LABUHANBATU – Sebanyak 62 proyek di lingkungan Dinas Pekerjaan Umum dan Penataan Ruang (PUPR) Kabupaten Labuhanbatu Tahun Anggaran 2025 menjadi perhatian publik.
Proyek tersebut diberitakan tidak melalui proses core drilling, namun pembayaran kegiatan disebut telah direalisasikan.
Dilansir dari salah satu Media Online edisi 3 Maret 2026, puluhan paket pekerjaan itu disebut berjalan tanpa uji pengeboran tanah sebagai dasar perencanaan teknis konstruksi.
Padahal, tahapan tersebut umum digunakan untuk mengetahui kondisi struktur tanah sebelum pembangunan fisik dimulai.
Dalam laporannya, media tersebut menuliskan:
“Sebanyak 62 proyek PUPR Labuhanbatu TA 2025 tanpa core drilling namun sudah dibayarkan.”

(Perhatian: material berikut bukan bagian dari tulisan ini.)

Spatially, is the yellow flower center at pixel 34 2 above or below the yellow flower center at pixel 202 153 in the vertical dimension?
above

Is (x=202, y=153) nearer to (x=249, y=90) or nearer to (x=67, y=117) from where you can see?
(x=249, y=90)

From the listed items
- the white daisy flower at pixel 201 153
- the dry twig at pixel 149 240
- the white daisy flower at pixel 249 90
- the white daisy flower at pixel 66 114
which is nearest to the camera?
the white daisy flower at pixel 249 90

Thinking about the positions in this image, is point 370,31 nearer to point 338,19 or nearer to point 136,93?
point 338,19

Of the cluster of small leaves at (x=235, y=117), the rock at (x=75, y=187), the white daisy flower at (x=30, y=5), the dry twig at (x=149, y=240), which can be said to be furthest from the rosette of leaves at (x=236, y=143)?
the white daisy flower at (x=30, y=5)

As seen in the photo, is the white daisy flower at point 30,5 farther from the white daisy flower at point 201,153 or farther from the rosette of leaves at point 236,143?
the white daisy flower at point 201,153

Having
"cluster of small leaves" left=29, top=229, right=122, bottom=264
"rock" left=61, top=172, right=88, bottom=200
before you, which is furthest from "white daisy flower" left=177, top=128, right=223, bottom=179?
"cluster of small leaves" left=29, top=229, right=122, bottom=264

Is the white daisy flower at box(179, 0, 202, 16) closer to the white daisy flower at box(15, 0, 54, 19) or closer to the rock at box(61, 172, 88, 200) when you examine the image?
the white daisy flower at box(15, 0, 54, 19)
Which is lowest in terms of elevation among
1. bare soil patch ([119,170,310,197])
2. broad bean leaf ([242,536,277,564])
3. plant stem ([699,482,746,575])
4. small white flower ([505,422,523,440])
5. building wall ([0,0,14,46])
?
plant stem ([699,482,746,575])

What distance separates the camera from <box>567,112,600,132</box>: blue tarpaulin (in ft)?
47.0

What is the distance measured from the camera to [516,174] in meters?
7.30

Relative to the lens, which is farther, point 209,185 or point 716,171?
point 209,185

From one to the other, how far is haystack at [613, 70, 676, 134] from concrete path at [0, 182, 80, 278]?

Ketiadaan pengujian teknis ini memunculkan pertanyaan mengenai standar operasional yang diterapkan.
Core drilling berfungsi memastikan daya dukung tanah sehingga konstruksi memiliki ketahanan jangka panjang.
Media itu juga menegaskan pentingnya tahapan tersebut dalam perencanaan proyek.
“Core drilling merupakan tahapan penting dalam perencanaan konstruksi guna memastikan kondisi tanah sebelum pekerjaan dilaksanakan,” sebagaimana dilansir dalam pemberitaan tersebut.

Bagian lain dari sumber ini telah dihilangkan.